▶ _EXERCISE_: Would you please state how many lines in the entries contain the word "trap"? Only the number should be given.

▶ _SOURCE INFORMATION_:
/---

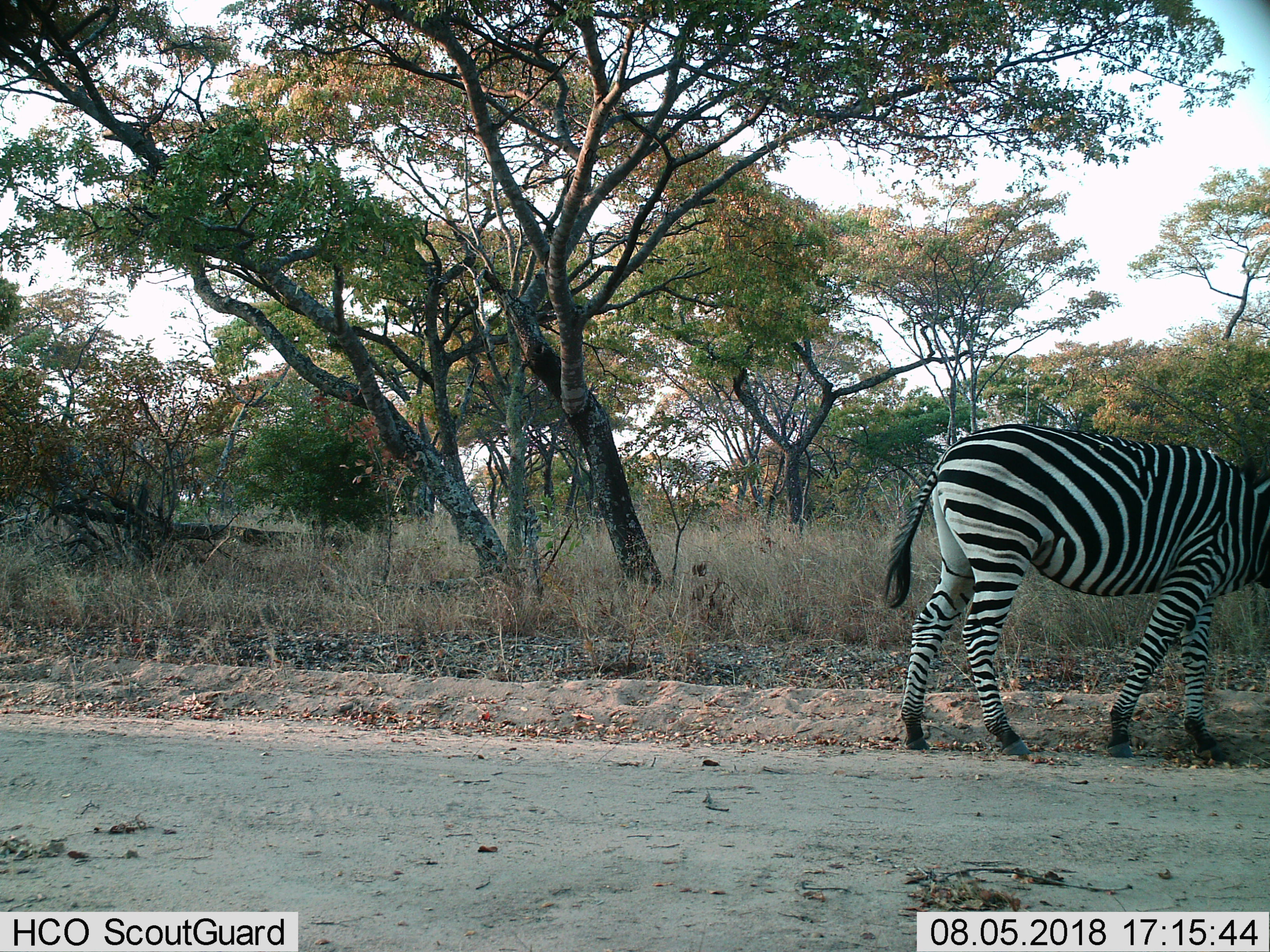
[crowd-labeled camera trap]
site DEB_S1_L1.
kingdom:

\---
/---

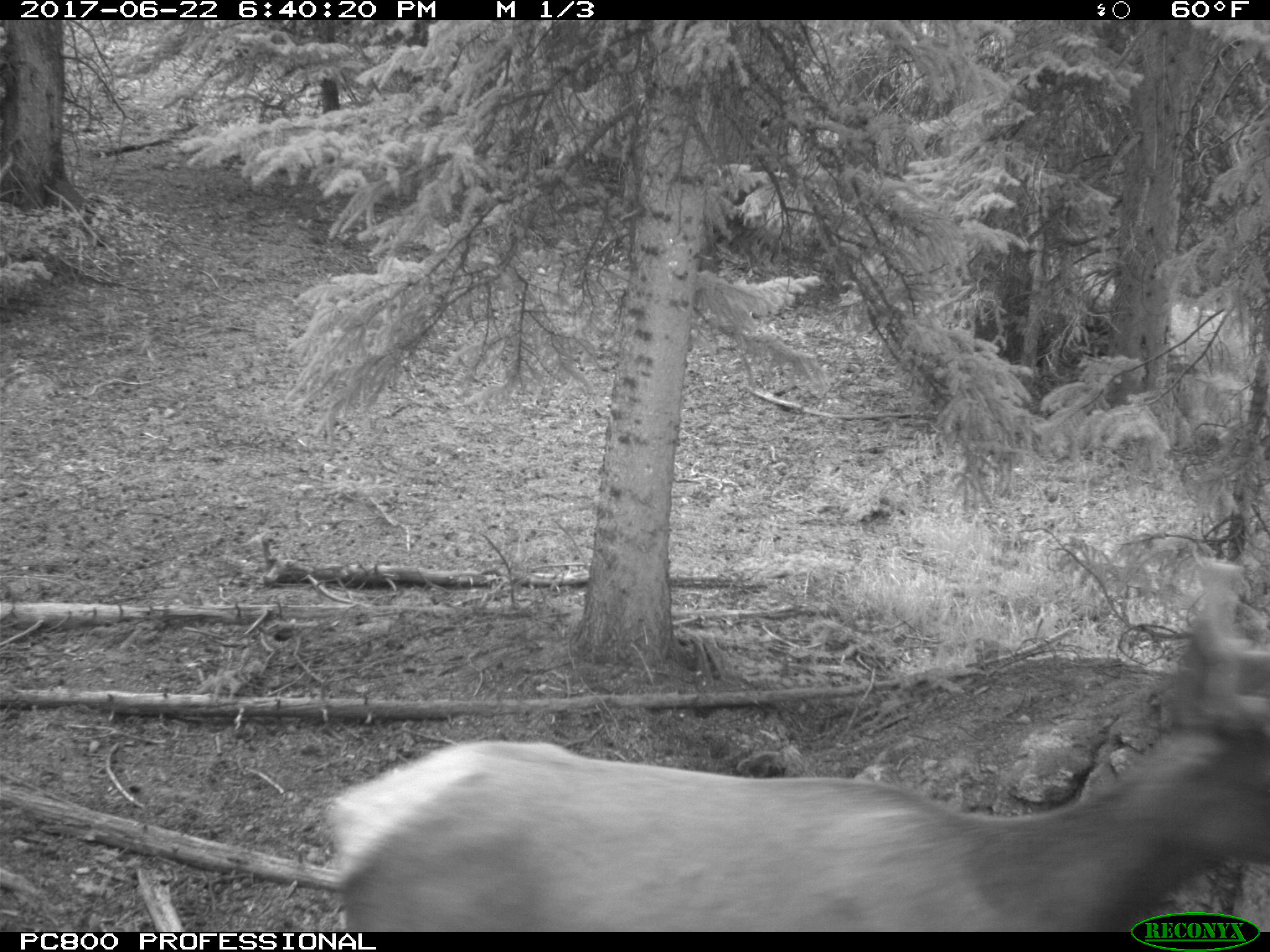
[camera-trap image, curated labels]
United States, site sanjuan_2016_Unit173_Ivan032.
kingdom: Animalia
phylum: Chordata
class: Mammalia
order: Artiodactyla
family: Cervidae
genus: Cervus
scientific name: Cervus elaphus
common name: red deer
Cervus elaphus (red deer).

\---

▶ _SOLUTION TO THE EXERCISE_: 2